# Work order 1
Using the passage on preparing for the BJCP tasting exam below, state whether each of the following statements agrees with it, answering yes or no and quoting the deciding words: (a) after describing the beer, one should compare the notes to the BJCP style description; (b) one should read the BJCP description before pouring the beer; (c) most of the exam score comes from the ability to pick out flaws.
# Work order 2
Carry on the passage on preparing for the BJCP tasting exam, beginning after its final sentence.
-- Extract follows --
To prepare, what I do is get a good example of a beer style and describe it. For example, let's say you want to be able to describe an Australian Sparkling Ale (Category 12B on the 2015 BJCP Beer Style Guidelines). Not too surprisingly, it turns out "Coopers Sparkling Ale" is listed as a good example of the style. So, track down a bottle, and without looking at the BJCP description, pour the beer into a glass and start describing the aroma, appearance, flavor, mouthfeel and overall impression. Then compare your notes to the BJCP style description. Keep doing that with different beer styles until your descriptive language more or less reflects the BJCP descriptive language. Yes, you'll have to be able to pick out flaws in less than great examples of beer styles (which also isn't too hard), but the majority of your score (perhaps 80-90%) on the BJCP tasting exam comes from your ability to describe beer in a BJCP-like fashion.
-- Extract concluded --
-- Given information follows --
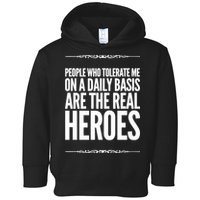 People Who Tolerate Me On A Daily Basis Are The Real Heroes Funny Toddler Hoodie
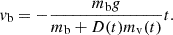 $$ \begin{aligned} v_{\rm b}=-\frac{m_{\rm b} g}{m_{\rm b}+D(t)m_{\rm v}(t)}t. \end{aligned} $$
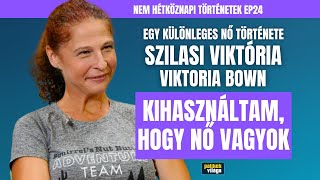 EGY KÜLÖNLEGES NŐ TÖRTÉNETE – SZILASI VIKTÓRIA – KIHASZNÁLTAM HOGY NŐ VAGYOK  Palikék Világa [upl. by Busby]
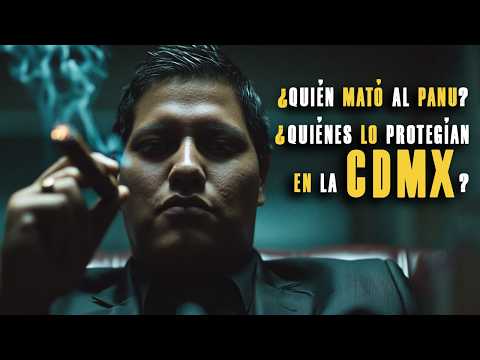 ¿Quién mató al Panu? ¿Quiénes lo protegían en la CDMX?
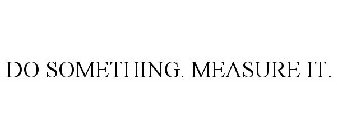 DO SOMETHING. MEASURE IT.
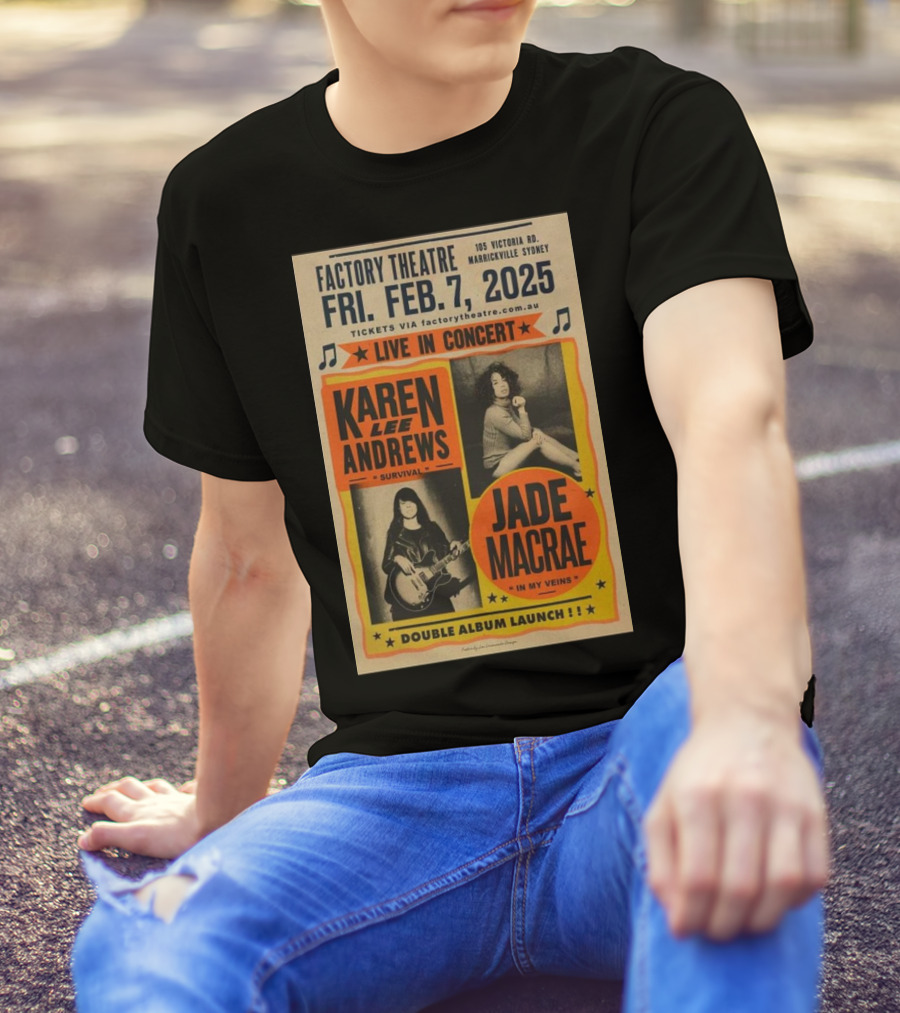 Karen Lee Andrews And Jade MacRae Live In Concert At Factory Theatre Feb 7 2025 Sydney Double Album Launch T-Shirt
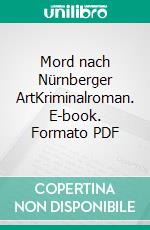 Mord nach Nürnberger ArtKriminalroman. E-book. Formato PDF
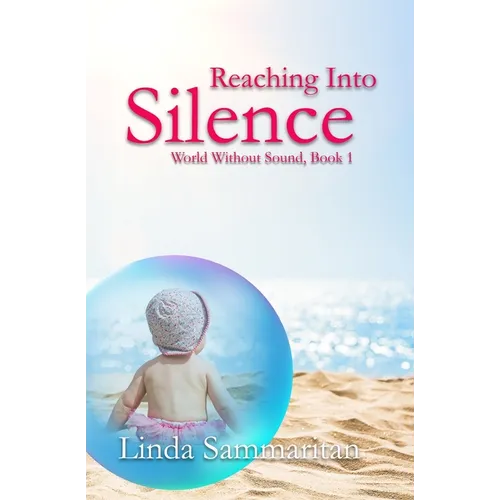 Reaching Into Silence - Paperback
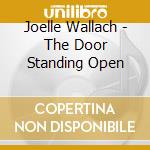 Joelle Wallach - The Door Standing Open cd musicale di Joelle Wallach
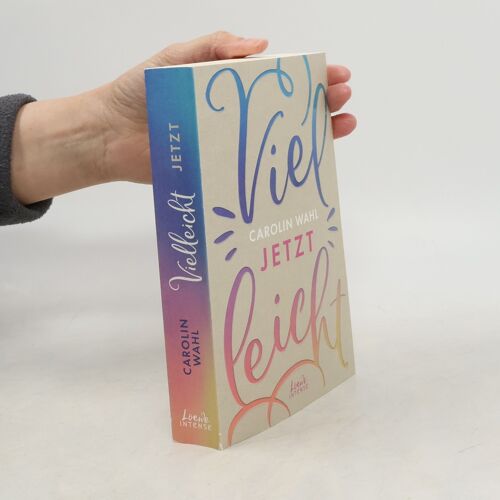 Vielleicht Jetzt (Vielleicht-Trilogie, Band 1)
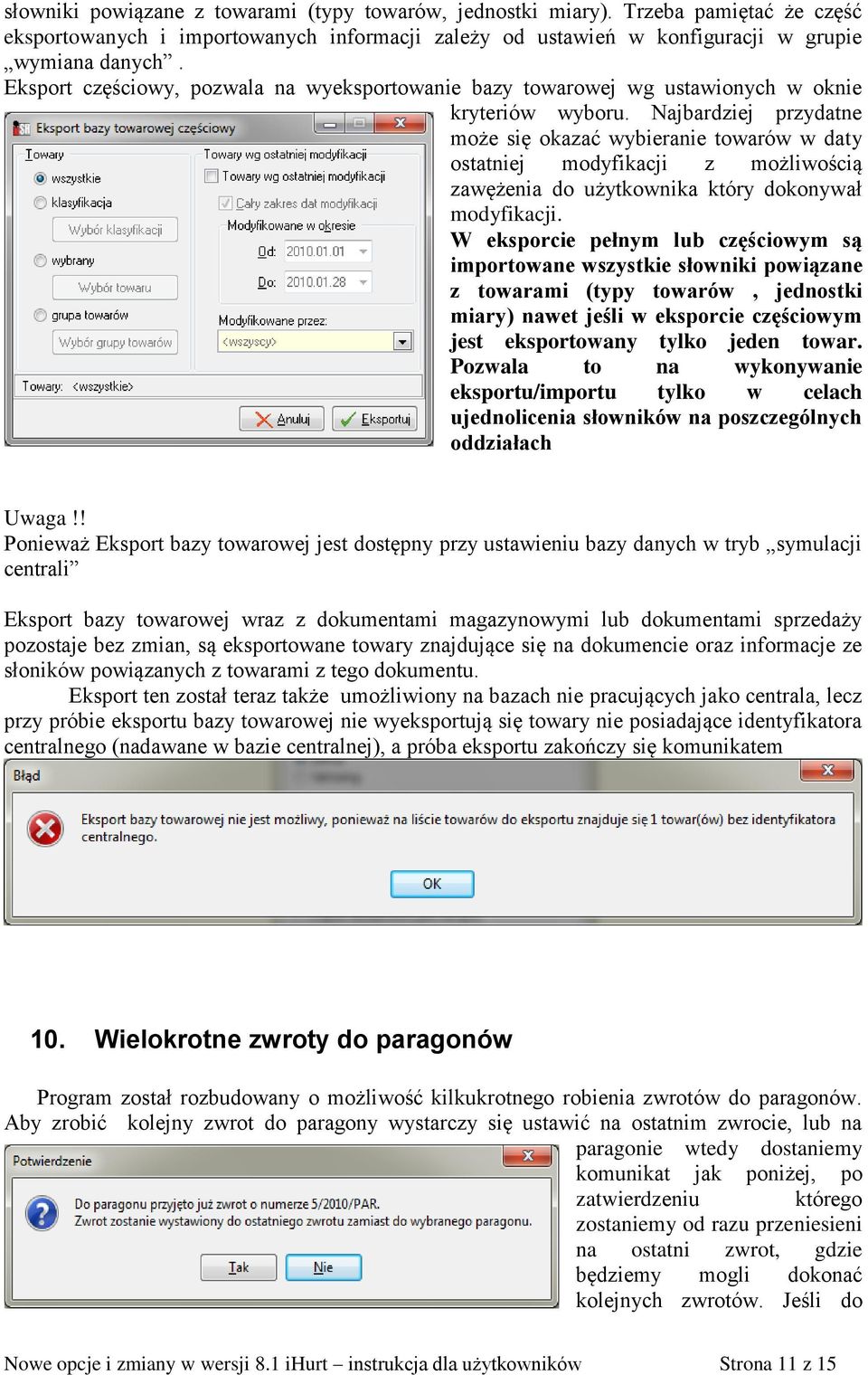 Najbardziej przydatne może się okazać wybieranie towarów w daty ostatniej modyfikacji z możliwością zawężenia do użytkownika który dokonywał modyfikacji.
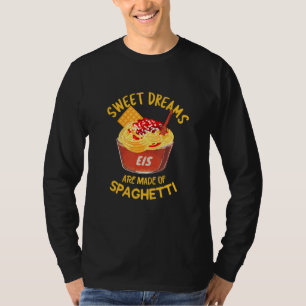 Spaghetti Ice Cream Sweet Dreams Are Made Of Spagh T-Shirt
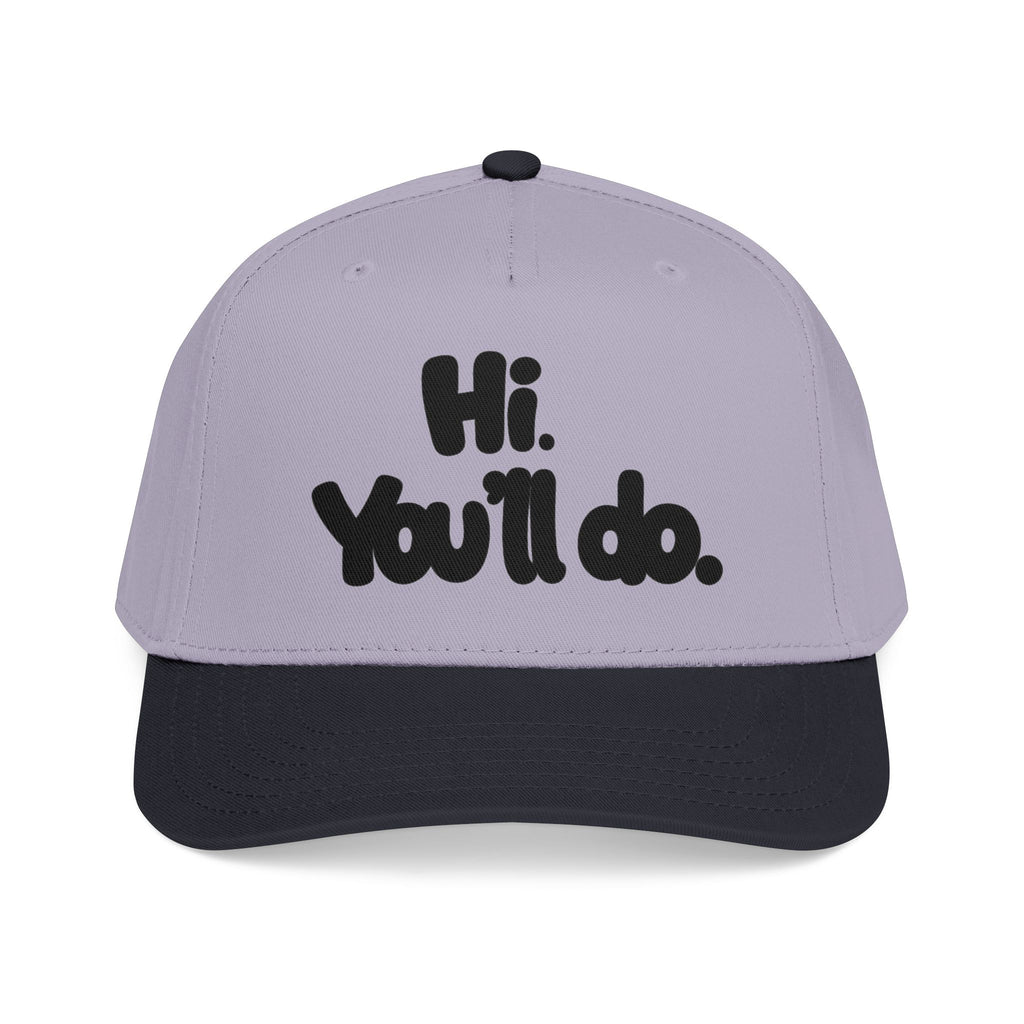 Hi, You’ll Do.  Baseball Cap — Black Statement Hat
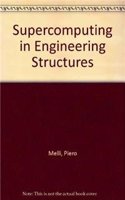 Supercomputing in Engineering Structures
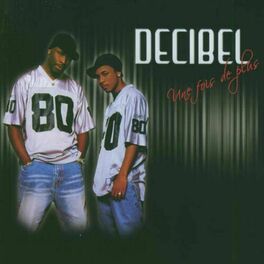 Album picture of Decibel (Une fois de plus)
-- Given information concluded --
# Exercise response 1
(a) Yes: "Then compare your notes to the BJCP style description."
(b) No: "without looking at the BJCP description, pour the beer into a glass"
(c) No: "the majority of your score (perhaps 80-90%) on the BJCP tasting exam comes from your ability to describe beer in a BJCP-like fashion."

# Exercise response 2
It's good to practice describing beers with at least one other person so that you can compare notes to make sure you're generally on the same page.

So, no, simply walking up to the to the tasting exam with no practice describing beer probably isn't going to turn out that well, but being able to describe beers well is totally learnable.


----------



## Lowlyf (13/6/17)

Are there any classes or courses to help learn more about this in Brisbane?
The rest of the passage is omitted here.